As Marketing Specialist Molly Ploe put it, “Test things: You don’t know what works until you try. And everyone’s audience will be different, so what works for one organization might not work for another.”
That second piece of advice is especially important for consultants who currently work – or strive to work – at a marketing agency that serves multiple clients. Experience is important because it can help you understand the relationship between certain metrics.
But be careful about carrying an assumption from one account over into another. This is true for all marketers, whether you’re a digital marketing strategist, a consultant or a content writer.
To sum up sort of where we are, use data as a guide, look at each campaign as a highly educated guess (because let’s face it, that’s the closest you get to a sure thing in digital marketing), track metrics throughout your “experiment” and then build on it or abandon it depending on your new findings.
“If you’re not seeing results – the worst thing you can do is continue doing the thing just because.”
Also, it’s OK to learn that you’ve done the wrong thing.
“If you’re not seeing results – the worst thing you can do is continue doing the thing just because,” Lauren Fox, Director of Marketing at Brafton, said. “Instead, move the resources you’re using for the thing that isn’t performing to something that is, and double down there.”
Some of the duties digital marketing consultants encounter are fairly straightforward. Take the example of a website audit: A slow, non-HTTPS site full of 404 errors and toxic links is bad news now, it was bad news yesterday and it will be bad news tomorrow.
But change is constant in digital marketing.
Don’t learn a bunch about digital marketing and then assume you’re an expert.

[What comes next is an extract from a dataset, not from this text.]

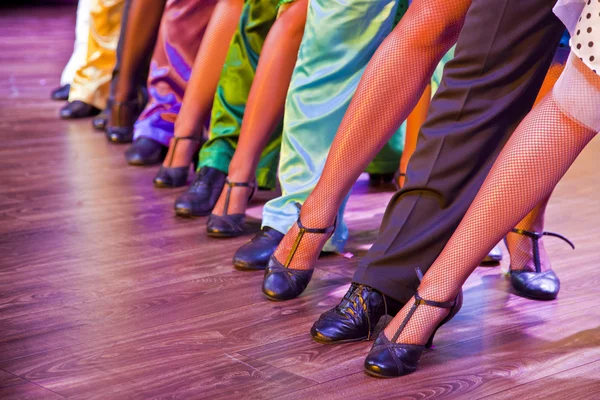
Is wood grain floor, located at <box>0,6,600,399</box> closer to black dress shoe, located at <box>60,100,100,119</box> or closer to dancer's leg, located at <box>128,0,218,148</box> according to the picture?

Every year, Google updates its algorithms several thousands of times. Consumers are always changing their browsing habits – for instance, voice search is becoming more popular, and that plays, to some extent, by a different set of rules than desktop or mobile search.
There are two points I’m making with this rant:
- Don’t learn a bunch about digital marketing and then assume you’re an expert. What was seen as wisdom one year might be bad advice the next. Stay up to date on changes and best practices.

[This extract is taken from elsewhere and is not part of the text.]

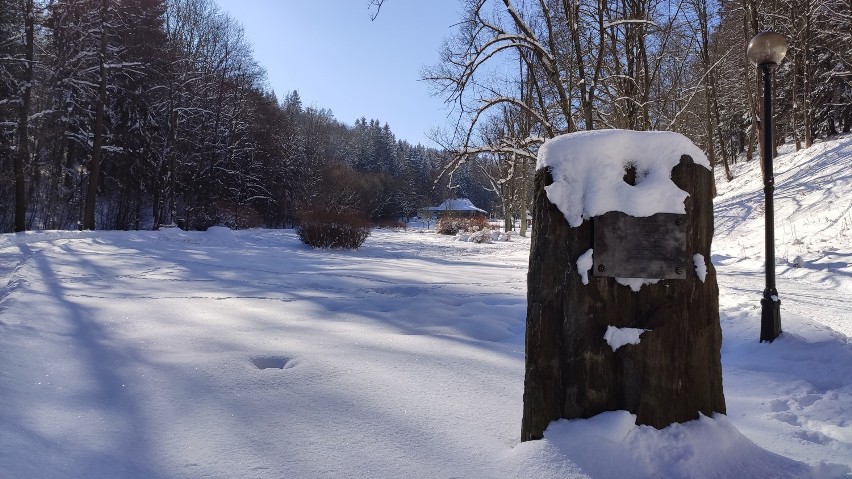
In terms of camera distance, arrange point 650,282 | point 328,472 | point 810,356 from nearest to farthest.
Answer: point 328,472
point 650,282
point 810,356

- Maybe just set aside 30 minutes a day to screw around in Search Console, compare metrics from various competitor sites, and look for subtler correlations between your current campaign and site performance. You never know what you might find (like that a huge chunk of your site was accidentally de-indexed).
Finally, we leave you with one of the most straightforward pieces of wisdom we’ve ever received on the Above the Fold podcast: If you want to be a better digital marketing consultant, go create your own website.
The best digital marketers are those who have dedicated time and attention to learning everything they can about the practice.
It’s common sense, really – putting more time into something helps you get better at it. Sure, it might also help to have a college degree in marketing, or even an MBA. But it might not.
The best digital marketers are those who have dedicated time and attention to learning everything they can about the practice – and you can too:
Tommy Griffith, a man who makes his living teaching people how to be better marketers, says you can start by picking a topic your passionate about. It could even just be a website about your professional experience.
Next, go through the motions: Buy a domain, set yourself up in Search Console, do keyword research, create multiple pages of content, set up Google Analytics, start capturing emails for a newsletter, create conversion events in Google Analytics, launch your site, promote it on social networks and manage its performance on an ongoing basis.
In the process, you’ll develop an appreciation for everything that’s involved in digital marketing. You’ll learn what strategists, content creators, web developers and social media managers go through. You’ll also get first-hand experience in what it takes to succeed in these endeavors.
This will make you a more empathetic collaborator, a more multifaceted marketer and, ultimately, a more proficient digital marketing consultant.